Problem to solve = Only the lines below, from the one with "incur 950 iPad Diebstahlsicherung mieten" through the one with "Imatge d'arxiu d'una", are to be written out, exactly.

Records to process =

BEGIN

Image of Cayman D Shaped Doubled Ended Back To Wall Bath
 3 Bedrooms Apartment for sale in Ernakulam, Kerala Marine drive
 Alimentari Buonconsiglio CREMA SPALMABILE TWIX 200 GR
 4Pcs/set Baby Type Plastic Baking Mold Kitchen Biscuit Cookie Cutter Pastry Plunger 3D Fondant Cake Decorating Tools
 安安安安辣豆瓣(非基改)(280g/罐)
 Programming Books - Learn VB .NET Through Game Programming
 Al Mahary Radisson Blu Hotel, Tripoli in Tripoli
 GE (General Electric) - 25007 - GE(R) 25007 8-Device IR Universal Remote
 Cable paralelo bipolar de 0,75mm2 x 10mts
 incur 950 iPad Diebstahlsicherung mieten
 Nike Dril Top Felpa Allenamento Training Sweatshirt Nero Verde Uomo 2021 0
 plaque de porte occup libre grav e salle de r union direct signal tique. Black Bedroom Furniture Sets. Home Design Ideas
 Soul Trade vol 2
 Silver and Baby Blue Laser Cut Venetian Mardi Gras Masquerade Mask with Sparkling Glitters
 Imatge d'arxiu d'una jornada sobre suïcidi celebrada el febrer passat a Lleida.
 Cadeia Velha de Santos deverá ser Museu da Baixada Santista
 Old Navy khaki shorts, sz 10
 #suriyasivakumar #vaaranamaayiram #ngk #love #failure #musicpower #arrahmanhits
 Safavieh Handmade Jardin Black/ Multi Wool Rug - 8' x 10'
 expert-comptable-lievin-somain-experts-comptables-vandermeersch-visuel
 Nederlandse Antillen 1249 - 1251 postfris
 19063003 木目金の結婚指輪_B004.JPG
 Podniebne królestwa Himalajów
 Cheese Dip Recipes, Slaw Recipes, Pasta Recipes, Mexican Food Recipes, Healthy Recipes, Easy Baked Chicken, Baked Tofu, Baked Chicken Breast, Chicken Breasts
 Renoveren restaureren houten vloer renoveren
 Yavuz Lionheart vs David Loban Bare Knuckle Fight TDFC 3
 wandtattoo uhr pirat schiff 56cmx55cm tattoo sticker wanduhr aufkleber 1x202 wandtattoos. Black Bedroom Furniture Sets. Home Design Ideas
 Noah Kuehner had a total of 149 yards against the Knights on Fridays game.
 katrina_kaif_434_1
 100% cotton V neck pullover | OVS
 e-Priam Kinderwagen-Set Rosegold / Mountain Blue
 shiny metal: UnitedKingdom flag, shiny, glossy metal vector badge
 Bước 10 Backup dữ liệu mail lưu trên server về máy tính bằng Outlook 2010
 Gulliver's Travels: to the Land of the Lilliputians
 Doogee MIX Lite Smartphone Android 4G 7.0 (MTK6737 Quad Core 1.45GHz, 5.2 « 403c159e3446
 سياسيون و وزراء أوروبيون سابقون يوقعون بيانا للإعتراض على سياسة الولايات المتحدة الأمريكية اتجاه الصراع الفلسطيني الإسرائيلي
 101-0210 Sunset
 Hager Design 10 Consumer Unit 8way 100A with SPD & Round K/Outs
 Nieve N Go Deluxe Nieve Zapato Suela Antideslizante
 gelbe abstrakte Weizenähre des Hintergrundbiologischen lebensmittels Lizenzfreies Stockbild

END

Result of the exercise =
 incur 950 iPad Diebstahlsicherung mieten
 Nike Dril Top Felpa Allenamento Training Sweatshirt Nero Verde Uomo 2021 0
 plaque de porte occup libre grav e salle de r union direct signal tique. Black Bedroom Furniture Sets. Home Design Ideas
 Soul Trade vol 2
 Silver and Baby Blue Laser Cut Venetian Mardi Gras Masquerade Mask with Sparkling Glitters
 Imatge d'arxiu d'una jornada sobre suïcidi celebrada el febrer passat a Lleida.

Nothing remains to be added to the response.